EXCERPTED PASSAGE
** Start **
Package 'DiDforBigData' reference manual

Title:	A Big Data Implementation of Difference-in-Differences Estimation with Staggered Treatment
Description:	Provides a big-data-friendly and memory-efficient difference-in-differences estimator for staggered (and non-staggered) treatment contexts.
Authors:	Bradley Setzler [aut, cre, cph]
Maintainer:	Bradley Setzler <[email protected]>
License:	MIT + file LICENSE
Version:	1.0.0.9000
Built:	2026-05-06 07:28:40 UTC
Source:	https://github.com/setzler/didforbigdata

Combine DiD estimates across cohorts and event times.

Description

Estimate DiD for all possible cohorts and event time pairs (g,e), as well as the average across cohorts for each event time (e).

Usage

DiD(
  inputdata,
  varnames,
  control_group = "all",
  base_event = -1,
  min_event = NULL,
  max_event = NULL,
  Esets = NULL,
  return_ATTs_only = TRUE,
  parallel_cores = 1
)
DiD(
  inputdata,
  varnames,
  control_group = "all",
  base_event = -1,
  min_event = NULL,
  max_event = NULL,
  Esets = NULL,
  return_ATTs_only = TRUE,
  parallel_cores = 1
)

Arguments

inputdata

A data.table.

varnames

A list of the form varnames = list(id_name, time_name, outcome_name, cohort_name), where all four arguments of the list must be a character that corresponds to a variable name in inputdata.

control_group

There are three possibilities: control_group="never-treated" uses the never-treated control group only; control_group="future-treated" uses those units that will receive treatment in the future as the control group; and control_group="all" uses both the never-treated and the future-treated in the control group. Default is control_group="all".

base_event

This is the base pre-period that is normalized to zero in the DiD estimation. Default is base_event=-1.

min_event

This is the minimum event time (e) to estimate. Default is NULL, in which case, no minimum is imposed.

max_event

This is the maximum event time (e) to estimate. Default is NULL, in which case, no maximum is imposed.
** End **
(Spatial reasoning dataset lines)
** Start **
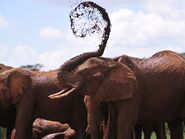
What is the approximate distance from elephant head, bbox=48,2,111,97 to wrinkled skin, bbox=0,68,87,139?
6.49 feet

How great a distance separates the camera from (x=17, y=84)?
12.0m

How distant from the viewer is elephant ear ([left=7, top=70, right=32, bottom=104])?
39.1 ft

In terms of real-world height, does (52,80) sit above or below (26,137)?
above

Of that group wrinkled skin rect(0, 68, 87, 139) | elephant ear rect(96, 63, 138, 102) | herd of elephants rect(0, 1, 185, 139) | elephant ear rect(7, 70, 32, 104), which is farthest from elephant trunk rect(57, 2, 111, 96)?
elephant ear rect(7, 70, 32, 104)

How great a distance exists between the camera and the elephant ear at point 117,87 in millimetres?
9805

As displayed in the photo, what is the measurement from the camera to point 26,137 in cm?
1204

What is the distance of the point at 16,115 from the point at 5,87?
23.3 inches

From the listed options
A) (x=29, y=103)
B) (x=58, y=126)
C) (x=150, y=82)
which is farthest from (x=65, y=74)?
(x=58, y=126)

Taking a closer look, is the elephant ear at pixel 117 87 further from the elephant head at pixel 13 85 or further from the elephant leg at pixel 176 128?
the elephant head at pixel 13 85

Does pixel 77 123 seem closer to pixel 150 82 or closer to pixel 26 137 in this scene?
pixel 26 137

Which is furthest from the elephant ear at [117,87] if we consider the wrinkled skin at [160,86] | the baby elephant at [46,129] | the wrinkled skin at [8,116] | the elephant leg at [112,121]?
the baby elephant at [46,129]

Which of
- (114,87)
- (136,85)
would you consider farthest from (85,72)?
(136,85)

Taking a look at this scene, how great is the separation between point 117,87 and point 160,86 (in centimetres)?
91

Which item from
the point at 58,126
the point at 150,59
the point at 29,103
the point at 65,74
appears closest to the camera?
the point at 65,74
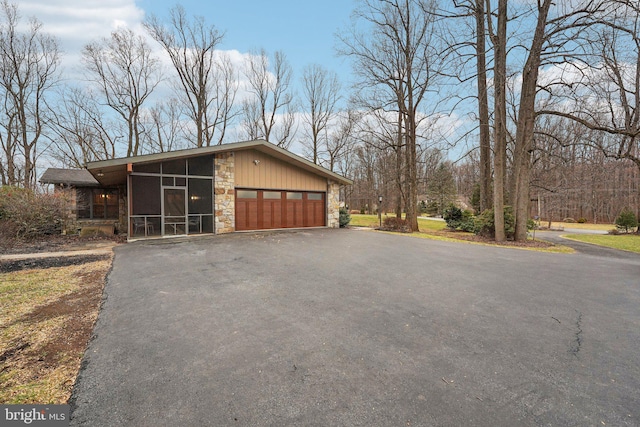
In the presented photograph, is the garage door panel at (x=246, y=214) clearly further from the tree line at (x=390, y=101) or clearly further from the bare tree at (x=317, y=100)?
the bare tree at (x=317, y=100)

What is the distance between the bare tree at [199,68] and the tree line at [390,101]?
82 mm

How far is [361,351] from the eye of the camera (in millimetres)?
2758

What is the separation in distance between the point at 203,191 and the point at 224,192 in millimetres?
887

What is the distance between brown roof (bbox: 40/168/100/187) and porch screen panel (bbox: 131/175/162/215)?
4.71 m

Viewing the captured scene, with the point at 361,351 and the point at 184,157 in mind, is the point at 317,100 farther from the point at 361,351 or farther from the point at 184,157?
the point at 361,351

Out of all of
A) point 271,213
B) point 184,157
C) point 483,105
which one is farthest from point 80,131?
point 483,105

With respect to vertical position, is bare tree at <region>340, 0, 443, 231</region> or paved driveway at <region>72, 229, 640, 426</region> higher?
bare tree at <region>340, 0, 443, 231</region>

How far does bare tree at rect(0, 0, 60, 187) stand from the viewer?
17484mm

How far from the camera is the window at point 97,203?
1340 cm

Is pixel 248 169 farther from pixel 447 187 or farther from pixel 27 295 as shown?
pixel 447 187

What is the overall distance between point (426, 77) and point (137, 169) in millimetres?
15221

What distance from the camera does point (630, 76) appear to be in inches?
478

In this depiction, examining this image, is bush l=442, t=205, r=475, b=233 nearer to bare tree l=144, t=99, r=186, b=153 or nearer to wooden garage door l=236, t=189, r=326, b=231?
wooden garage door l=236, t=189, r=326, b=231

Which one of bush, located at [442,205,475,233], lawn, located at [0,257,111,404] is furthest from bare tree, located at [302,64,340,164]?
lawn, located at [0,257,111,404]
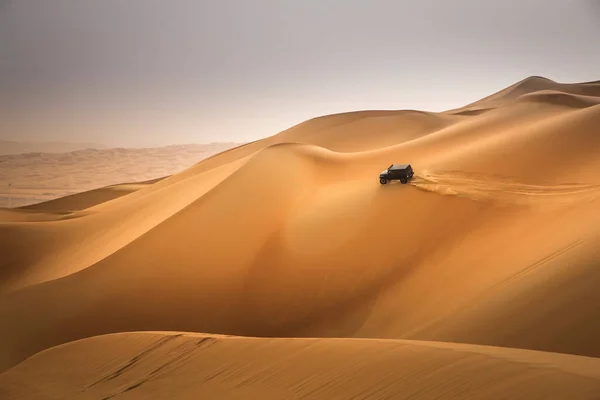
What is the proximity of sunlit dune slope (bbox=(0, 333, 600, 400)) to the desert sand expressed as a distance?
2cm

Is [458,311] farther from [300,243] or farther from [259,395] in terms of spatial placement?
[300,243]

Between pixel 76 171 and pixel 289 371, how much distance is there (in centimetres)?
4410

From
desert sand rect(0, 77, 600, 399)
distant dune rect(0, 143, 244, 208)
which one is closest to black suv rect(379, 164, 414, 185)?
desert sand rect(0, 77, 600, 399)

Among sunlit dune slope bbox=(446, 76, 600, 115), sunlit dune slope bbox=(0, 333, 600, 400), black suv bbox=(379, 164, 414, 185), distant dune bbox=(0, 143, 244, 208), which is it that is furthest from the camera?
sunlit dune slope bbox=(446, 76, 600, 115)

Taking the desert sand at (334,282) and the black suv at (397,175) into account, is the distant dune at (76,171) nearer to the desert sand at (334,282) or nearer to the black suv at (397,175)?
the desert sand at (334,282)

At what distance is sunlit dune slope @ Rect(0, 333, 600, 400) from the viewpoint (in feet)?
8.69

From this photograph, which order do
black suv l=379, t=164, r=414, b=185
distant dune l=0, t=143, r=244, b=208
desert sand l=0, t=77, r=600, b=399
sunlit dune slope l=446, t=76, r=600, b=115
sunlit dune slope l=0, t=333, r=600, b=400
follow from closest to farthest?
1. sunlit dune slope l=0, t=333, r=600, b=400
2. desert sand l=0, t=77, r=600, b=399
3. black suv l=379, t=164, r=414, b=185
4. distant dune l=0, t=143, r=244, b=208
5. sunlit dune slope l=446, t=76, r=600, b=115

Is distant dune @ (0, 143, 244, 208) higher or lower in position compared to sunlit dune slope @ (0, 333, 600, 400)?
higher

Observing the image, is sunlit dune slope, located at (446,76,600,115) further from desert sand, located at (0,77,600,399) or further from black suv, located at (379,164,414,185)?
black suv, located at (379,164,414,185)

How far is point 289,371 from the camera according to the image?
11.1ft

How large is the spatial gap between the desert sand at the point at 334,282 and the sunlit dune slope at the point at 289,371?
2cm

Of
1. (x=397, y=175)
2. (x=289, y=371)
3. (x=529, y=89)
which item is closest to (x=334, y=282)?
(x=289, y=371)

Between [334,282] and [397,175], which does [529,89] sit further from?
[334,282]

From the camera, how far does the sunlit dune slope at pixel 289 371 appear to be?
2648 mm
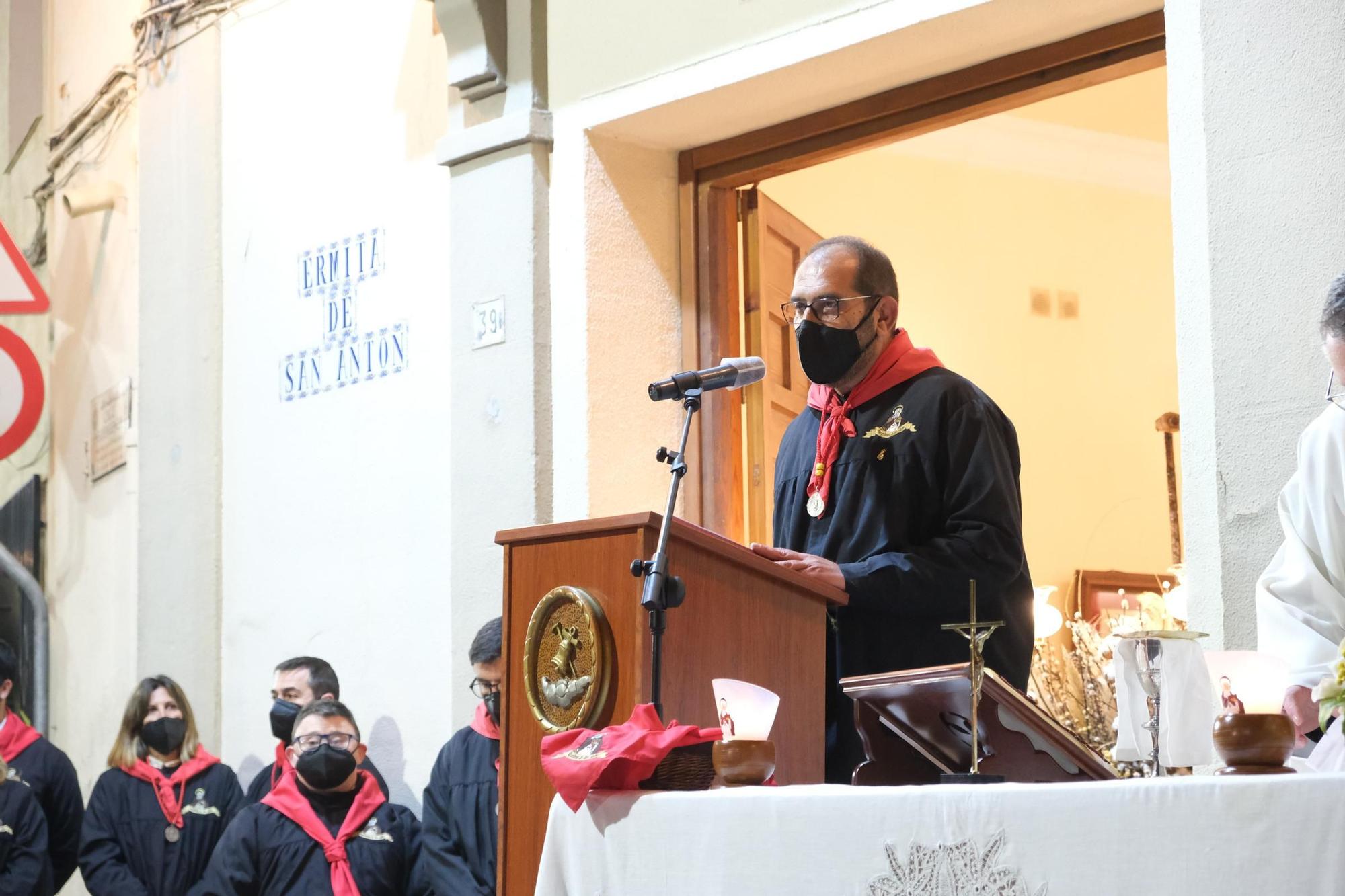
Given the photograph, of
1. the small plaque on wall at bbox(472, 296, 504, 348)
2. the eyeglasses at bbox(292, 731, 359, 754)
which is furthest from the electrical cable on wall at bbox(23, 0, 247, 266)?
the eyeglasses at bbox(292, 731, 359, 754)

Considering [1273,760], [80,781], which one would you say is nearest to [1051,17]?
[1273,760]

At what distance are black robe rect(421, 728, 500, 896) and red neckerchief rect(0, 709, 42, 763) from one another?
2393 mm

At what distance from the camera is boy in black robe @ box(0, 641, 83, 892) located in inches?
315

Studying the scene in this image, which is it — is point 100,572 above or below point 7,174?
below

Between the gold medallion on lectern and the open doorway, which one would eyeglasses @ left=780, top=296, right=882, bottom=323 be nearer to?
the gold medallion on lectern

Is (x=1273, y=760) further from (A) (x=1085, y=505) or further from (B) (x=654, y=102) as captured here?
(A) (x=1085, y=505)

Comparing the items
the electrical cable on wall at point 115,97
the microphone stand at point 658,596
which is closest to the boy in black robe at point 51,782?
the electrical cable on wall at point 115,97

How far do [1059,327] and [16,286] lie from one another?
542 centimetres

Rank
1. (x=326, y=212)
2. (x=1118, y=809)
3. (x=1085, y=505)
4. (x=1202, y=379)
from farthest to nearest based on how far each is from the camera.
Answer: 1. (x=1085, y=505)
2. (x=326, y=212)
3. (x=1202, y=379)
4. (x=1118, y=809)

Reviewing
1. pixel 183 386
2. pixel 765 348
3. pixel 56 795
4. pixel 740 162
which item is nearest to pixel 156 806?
** End **
INSTRUCTIONS
A - Write out the passage of the DiDforBigData reference manual from "A list of the" up to and including "name in inputdata.".
B - According to the DiDforBigData reference manual, which units does the control group include when control_group is set to "all"?
These lines have no connection to the DiDforBigData reference manual.

RESULTS IN ORDER
A -
A list of the form varnames = list(id_name, time_name, outcome_name, cohort_name), where all four arguments of the list must be a character that corresponds to a variable name in inputdata.

B - It includes both the never-treated and the future-treated units.